* [Document segment]:
************

27. A tibia plate as in claim 24, wherein: wherein the plate
further comprises a second internal wall defining a second plate
hole through the body portion, further comprising a second bushing
including a radially exterior surface and an opposite radially
interior surface defining a second passageway, the exterior surface
of the second bushing and the second interior wall of said plate
being configured to permit polyaxial rotation of the second bushing
within the second plate hole, and further comprising a second
attachment component including a distal portion sized for clearance
passage through the second passageway and into the bone and an
opposite proximate portion sized to press the second bushing
against the internal wall of the plate to form a friction lock
between the second bushing and the plate in a selected polyaxial
position, said second attachment component being positionable in an
orientation extending divergently from the center of the plate.
28. A tibia plate as in claim 24: wherein the radially exterior
surface of said bushing comprises a truncated spherical shape and
wherein the internal wall defining the plate hole comprises a
truncated spherical shape.
29. A tibia plate as in claim 24: wherein said attachment component
comprises first external threads on the proximate portion thereof
and second external threads on the distal portion thereof, and
wherein the radially interior surface of said bushing comprises
first internal threads thereon, said first internal threads of said
bushing engageable with said first internal threads of said
attachment component.
30. A tibia plate as in claim 24 wherein at least one of said first
internal threads of said bushing and said first internal threads of
said attachment component are tapered.
31. A tibia plate as in claim 24: wherein said plate portion
includes a second internal wall defining a second plate hole, said
second internal wall defining internal threads; and further
comprising a second attachment component defining external threads
thereon, said second attachment component threadably secured to
said plate portion.
32. A method for coupling two bone portions together, the method
comprising the steps of: providing a locking plate apparatus
including a plate having a body portion and at least two plate
holes through the body portion, a bushing movably coupled in each
plate hole and having a radially exterior surface, an opposite
interior surface, and first and second ends defining a passageway
therebetween, and at an attachment component for each bushing sized
for extension into the passageway, each attachment component
including opposite leading and trailing portions, positioning the
body portion upon the bone portions so that the plate holes in the
plate are situated over bone, rotating at least one bushing within
the plate hole until the first and second ends of the bushing are
aligned along an axis that extends through a pre-determined portion
of the bone, inserting the leading portion of the attachment
components into the respective passageway, and driving the trailing
portion of each attachment component through the respective
passageway until the leading portion is positioned in the bone and
the exterior surface of the bushing is pressed against the body
portion to form a friction lock therebetween.
Description
CROSS REFERENCE TO RELATED APPLICATIONS
[0001] This Application is a Utility Application based upon U.S.
Provisional Patent Application, Serial No. 60/285,462 filed Apr.
20, 2001, entitled POLYAXIAL LOCKING PLATE.

************

* [Entries supplied]:
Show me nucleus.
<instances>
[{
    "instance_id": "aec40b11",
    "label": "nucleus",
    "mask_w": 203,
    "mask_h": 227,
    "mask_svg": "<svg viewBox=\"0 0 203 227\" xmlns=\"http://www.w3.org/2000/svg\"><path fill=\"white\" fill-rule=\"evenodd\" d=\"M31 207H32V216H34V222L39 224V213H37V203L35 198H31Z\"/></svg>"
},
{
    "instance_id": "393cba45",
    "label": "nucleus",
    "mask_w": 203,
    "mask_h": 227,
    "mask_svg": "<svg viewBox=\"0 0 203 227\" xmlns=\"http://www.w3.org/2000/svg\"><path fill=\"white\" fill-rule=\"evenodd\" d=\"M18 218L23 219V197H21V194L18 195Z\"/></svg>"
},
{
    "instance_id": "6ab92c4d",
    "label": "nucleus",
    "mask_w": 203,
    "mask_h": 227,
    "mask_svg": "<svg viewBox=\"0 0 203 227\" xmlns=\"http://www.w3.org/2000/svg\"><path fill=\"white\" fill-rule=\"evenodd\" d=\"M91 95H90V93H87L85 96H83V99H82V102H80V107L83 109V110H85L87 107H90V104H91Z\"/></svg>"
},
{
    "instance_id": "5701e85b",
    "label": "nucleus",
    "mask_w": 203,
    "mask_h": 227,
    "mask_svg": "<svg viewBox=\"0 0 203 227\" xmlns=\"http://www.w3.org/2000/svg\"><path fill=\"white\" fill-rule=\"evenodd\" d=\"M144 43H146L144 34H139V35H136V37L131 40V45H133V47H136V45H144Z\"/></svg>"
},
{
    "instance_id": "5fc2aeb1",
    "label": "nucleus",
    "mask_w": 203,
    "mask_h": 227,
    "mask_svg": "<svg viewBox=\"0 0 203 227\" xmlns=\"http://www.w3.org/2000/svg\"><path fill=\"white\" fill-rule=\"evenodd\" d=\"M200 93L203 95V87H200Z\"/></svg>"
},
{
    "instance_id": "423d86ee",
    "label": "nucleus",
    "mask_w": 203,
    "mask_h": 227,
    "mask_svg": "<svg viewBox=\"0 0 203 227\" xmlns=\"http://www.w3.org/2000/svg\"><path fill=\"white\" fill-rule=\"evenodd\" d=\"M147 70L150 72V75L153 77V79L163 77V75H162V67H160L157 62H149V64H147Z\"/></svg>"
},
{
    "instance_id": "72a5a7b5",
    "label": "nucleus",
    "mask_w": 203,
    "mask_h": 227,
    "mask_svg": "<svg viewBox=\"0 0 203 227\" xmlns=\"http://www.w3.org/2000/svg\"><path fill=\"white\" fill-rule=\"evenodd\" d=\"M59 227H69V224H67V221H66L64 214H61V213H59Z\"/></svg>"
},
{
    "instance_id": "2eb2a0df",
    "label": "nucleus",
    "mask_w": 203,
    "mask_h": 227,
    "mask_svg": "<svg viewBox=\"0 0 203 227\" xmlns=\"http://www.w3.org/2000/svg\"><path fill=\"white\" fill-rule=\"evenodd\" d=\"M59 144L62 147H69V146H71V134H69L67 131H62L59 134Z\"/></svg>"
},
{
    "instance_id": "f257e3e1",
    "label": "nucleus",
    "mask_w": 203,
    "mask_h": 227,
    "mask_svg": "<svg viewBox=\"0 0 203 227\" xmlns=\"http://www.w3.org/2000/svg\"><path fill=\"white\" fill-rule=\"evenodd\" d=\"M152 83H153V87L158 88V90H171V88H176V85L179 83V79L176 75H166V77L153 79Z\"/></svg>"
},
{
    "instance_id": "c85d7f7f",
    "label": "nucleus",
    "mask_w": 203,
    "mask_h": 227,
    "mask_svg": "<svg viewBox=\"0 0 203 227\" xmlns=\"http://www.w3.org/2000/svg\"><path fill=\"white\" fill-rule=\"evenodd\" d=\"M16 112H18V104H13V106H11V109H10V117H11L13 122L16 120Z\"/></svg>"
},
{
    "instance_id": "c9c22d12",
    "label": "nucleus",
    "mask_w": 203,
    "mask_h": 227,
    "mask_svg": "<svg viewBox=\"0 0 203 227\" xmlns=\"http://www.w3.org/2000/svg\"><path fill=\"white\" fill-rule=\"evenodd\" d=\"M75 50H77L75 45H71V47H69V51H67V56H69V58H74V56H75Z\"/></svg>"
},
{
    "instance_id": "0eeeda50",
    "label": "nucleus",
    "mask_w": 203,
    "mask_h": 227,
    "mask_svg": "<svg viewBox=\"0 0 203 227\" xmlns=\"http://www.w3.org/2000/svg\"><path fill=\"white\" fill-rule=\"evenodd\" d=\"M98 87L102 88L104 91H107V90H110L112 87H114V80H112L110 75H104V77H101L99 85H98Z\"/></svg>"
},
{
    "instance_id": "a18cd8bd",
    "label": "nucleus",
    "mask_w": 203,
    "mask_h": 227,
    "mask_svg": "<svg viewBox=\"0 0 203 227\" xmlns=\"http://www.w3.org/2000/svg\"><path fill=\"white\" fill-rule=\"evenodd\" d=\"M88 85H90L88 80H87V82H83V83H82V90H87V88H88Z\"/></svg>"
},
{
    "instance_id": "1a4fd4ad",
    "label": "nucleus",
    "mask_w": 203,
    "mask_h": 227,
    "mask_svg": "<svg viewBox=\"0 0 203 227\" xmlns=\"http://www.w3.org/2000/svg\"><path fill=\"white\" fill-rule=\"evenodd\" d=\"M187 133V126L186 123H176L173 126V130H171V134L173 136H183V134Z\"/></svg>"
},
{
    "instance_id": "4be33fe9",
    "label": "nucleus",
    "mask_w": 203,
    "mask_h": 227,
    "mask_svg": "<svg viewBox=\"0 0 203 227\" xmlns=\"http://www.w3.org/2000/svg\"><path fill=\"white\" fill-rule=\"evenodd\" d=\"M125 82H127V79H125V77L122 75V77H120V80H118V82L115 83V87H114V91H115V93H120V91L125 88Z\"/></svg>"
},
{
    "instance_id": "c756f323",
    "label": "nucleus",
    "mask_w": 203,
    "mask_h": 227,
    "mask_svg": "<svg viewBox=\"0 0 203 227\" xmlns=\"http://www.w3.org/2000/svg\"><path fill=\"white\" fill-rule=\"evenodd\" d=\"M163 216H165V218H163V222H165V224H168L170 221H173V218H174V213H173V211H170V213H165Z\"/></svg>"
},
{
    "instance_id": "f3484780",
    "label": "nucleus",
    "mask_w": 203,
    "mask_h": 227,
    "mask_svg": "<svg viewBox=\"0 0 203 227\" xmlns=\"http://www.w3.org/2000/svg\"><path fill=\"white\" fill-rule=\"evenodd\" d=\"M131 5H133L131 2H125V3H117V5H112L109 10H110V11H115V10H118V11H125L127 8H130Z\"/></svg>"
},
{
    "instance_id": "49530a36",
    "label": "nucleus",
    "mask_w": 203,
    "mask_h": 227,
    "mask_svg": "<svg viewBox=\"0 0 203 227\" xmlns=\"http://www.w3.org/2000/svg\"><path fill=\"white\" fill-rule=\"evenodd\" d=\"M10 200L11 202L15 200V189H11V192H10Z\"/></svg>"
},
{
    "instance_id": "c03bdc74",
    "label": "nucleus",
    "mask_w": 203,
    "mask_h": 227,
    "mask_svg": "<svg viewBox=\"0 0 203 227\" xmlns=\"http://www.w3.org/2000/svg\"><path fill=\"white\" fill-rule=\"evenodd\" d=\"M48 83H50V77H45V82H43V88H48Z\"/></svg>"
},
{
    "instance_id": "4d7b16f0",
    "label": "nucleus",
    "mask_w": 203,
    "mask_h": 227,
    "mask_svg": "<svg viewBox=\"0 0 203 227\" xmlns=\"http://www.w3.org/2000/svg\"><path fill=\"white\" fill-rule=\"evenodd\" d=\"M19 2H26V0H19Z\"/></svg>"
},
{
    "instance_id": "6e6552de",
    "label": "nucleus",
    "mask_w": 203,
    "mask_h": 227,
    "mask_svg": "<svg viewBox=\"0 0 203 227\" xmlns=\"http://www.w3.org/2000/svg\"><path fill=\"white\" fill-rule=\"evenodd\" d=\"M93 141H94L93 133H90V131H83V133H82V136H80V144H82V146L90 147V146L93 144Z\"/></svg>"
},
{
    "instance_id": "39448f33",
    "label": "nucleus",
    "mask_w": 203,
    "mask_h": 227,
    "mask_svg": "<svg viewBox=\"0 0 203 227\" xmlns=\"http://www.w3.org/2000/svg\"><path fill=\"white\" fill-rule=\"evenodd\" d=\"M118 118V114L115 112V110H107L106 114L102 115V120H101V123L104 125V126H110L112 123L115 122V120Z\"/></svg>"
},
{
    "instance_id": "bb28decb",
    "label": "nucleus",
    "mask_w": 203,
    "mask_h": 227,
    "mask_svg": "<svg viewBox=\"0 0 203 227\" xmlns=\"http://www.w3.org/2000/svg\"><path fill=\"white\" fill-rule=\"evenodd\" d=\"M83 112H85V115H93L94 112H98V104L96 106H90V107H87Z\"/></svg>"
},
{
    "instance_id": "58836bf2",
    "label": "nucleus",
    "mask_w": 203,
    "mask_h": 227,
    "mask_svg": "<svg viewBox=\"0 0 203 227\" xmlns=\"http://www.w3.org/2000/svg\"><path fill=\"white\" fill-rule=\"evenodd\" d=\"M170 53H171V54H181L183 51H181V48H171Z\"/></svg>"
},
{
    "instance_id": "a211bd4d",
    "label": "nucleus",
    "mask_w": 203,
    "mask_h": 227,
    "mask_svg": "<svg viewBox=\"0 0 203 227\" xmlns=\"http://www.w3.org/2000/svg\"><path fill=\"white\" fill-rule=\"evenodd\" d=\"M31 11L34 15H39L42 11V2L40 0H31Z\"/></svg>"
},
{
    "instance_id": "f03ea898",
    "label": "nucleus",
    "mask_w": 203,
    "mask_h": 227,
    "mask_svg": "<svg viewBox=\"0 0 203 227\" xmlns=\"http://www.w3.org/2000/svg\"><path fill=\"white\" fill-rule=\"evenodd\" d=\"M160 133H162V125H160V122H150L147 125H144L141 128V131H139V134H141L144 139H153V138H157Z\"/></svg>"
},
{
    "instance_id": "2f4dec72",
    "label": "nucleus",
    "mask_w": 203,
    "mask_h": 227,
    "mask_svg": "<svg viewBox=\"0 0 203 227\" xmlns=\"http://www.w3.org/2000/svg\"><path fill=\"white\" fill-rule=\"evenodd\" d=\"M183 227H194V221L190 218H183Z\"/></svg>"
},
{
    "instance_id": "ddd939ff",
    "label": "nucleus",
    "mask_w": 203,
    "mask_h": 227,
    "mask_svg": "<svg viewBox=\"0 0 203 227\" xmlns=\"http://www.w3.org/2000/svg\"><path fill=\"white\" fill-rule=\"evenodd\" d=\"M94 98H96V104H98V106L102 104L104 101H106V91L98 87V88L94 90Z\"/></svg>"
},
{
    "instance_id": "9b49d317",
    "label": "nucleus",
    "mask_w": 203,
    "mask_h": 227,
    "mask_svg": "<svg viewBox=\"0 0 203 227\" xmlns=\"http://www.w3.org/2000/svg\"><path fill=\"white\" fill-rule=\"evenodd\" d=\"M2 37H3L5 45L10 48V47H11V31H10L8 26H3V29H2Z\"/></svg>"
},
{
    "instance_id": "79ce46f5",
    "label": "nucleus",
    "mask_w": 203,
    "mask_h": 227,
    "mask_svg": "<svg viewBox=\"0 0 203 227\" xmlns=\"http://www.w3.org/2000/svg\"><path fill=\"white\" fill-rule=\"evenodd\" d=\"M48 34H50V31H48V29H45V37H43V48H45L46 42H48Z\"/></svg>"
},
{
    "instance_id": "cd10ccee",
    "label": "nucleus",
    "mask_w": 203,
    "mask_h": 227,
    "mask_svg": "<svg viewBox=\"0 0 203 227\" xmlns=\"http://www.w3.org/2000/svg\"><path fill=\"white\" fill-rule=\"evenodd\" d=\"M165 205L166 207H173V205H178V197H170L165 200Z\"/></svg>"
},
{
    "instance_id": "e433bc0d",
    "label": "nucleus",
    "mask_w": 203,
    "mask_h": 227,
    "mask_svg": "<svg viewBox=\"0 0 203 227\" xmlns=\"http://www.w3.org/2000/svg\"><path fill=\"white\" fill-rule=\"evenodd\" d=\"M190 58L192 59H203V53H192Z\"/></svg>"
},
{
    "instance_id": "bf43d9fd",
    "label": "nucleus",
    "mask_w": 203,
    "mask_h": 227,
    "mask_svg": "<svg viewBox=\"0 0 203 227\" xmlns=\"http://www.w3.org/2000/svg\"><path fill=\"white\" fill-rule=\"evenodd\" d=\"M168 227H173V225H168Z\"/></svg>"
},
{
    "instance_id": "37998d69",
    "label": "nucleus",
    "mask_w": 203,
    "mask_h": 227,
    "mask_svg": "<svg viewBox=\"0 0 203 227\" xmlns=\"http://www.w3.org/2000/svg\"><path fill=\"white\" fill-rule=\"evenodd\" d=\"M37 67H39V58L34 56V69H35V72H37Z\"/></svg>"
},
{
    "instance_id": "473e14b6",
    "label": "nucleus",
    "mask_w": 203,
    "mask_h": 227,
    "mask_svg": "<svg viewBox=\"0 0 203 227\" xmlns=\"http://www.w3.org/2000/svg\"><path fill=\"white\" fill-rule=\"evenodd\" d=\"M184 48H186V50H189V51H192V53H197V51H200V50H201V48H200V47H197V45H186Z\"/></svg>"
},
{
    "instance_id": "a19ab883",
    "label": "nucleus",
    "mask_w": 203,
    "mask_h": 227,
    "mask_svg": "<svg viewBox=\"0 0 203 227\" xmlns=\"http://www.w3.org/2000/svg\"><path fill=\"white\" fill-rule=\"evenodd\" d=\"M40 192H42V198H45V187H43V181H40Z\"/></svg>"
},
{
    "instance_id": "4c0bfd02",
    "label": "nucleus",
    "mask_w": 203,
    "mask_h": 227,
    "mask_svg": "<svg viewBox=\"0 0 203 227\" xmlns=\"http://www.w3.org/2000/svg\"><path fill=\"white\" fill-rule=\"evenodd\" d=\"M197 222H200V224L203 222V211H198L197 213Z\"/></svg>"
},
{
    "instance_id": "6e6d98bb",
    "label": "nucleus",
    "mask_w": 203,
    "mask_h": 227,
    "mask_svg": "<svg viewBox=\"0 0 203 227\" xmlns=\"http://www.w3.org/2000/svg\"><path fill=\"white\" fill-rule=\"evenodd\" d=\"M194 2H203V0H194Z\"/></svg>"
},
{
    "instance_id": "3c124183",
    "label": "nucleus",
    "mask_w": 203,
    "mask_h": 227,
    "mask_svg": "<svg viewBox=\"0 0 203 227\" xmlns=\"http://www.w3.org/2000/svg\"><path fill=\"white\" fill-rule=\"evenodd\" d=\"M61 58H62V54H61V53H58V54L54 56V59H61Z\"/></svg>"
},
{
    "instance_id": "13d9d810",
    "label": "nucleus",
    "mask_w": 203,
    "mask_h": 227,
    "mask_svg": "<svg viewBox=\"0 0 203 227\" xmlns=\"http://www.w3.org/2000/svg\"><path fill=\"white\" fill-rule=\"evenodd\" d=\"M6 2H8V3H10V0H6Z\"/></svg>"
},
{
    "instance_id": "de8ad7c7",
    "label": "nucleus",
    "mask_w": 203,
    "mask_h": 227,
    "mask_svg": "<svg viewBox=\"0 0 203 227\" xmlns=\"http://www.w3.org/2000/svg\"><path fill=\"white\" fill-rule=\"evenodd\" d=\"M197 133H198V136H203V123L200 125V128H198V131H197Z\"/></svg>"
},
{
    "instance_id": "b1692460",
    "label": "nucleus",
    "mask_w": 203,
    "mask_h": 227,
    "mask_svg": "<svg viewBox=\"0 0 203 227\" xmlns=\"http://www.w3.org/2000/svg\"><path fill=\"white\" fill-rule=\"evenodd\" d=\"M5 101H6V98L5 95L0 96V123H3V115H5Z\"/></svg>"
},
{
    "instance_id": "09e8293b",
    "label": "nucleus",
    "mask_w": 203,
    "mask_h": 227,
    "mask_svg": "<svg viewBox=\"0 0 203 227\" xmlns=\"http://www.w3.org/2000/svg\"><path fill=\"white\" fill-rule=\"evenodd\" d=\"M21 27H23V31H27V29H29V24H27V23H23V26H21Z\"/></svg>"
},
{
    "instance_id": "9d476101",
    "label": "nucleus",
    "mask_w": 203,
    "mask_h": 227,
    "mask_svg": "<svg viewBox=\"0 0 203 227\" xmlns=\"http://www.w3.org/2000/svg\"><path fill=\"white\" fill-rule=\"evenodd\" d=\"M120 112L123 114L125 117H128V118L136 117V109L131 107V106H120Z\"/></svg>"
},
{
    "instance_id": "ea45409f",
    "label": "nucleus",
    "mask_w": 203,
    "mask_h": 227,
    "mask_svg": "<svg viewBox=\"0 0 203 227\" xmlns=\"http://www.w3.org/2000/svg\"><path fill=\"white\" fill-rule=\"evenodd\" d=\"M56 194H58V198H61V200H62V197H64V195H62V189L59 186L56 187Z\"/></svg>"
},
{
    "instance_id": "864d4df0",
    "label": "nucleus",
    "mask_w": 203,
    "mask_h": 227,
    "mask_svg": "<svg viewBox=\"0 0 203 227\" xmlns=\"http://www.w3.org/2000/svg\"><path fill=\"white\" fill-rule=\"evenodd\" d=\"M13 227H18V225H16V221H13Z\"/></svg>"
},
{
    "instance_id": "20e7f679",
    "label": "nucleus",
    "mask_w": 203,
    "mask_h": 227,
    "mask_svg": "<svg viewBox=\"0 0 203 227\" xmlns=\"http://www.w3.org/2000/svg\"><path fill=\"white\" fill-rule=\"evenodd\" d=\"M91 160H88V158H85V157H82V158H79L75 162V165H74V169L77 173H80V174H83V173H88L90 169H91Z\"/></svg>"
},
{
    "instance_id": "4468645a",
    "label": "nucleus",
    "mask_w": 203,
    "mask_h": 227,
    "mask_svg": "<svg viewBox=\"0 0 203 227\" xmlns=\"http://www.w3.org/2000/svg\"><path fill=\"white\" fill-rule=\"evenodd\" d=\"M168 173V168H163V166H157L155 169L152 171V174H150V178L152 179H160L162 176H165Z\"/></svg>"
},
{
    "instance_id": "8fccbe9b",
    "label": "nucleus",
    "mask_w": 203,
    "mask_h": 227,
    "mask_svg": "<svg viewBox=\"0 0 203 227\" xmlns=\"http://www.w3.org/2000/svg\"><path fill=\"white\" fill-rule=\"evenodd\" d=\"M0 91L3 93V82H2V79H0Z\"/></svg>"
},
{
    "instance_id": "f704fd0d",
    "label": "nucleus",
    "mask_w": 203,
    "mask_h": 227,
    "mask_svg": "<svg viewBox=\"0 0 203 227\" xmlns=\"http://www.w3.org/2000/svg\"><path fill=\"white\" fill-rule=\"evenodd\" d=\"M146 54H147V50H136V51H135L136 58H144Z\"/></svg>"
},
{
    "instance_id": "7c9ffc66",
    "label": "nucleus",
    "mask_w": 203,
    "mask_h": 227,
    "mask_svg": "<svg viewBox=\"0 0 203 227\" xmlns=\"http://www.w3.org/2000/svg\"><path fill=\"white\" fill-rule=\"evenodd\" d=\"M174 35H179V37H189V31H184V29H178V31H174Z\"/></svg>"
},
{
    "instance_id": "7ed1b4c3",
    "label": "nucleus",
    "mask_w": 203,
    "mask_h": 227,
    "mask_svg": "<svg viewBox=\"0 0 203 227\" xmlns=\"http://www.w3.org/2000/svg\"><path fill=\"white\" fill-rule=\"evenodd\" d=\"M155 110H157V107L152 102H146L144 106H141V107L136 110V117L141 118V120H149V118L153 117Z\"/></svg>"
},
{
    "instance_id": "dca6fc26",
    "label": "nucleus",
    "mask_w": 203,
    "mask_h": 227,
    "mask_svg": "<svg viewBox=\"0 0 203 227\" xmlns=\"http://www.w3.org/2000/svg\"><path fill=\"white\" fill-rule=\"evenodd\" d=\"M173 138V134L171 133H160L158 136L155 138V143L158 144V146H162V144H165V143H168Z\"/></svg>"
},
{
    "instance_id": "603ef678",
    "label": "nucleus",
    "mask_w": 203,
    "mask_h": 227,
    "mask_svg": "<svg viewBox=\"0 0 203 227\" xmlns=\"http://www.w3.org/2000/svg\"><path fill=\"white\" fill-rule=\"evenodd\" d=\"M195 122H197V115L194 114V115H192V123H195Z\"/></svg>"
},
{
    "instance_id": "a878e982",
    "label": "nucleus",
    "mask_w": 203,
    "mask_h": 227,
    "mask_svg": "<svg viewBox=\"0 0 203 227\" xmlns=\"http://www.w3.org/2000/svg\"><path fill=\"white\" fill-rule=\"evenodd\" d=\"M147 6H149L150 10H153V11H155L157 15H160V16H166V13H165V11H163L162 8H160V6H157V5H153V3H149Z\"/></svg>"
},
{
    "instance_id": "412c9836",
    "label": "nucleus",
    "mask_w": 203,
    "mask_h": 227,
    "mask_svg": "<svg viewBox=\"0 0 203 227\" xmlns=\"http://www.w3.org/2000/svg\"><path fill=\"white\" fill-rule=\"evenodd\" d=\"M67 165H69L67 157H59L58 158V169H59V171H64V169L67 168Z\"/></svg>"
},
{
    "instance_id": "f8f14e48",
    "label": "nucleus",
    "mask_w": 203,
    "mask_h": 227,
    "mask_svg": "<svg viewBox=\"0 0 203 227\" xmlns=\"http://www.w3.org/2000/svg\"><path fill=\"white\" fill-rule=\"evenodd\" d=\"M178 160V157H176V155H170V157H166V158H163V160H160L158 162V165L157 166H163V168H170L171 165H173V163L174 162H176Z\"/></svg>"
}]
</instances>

************

* [Exercise goal]: Extend the polyaxial locking plate patent text above, starting after its final sentence.

* [Result below]:
BACKGROUND SUMMARY OF THE INVENTION
[0002] The present invention relates to a bone locking plate, more
particularly the present invention relates to a bone locking plate
that includes an adjustable attachment component. Most
particularly, the present invention relates to a bone locking plate
that includes an attachment component whose angle relative to the
locking plate may be manipulated during surgery so that an
accompanying screw extends into the bone in a desirable
orientation.
[0003] The skeletal system includes many long bones which extend
from the human torso. These long bones include the femur, fibula,
tibia, humerus, radius and ulna. These long bones are particularly
exposed to trauma from accidents and as such often are fractured
during such trauma and may be subject to complex devastating
fractures.
[0004] Automobile accidents for instance are a common cause of
trauma to long bones. In particular the femur and tibia frequently
fracture when the area around the knee is subjected to a frontal
automobile accident.
[0005] Often the distal and/or proximal portions of the long bone,
for example, the femur and tibia are fractured into several
components and must be re-attached.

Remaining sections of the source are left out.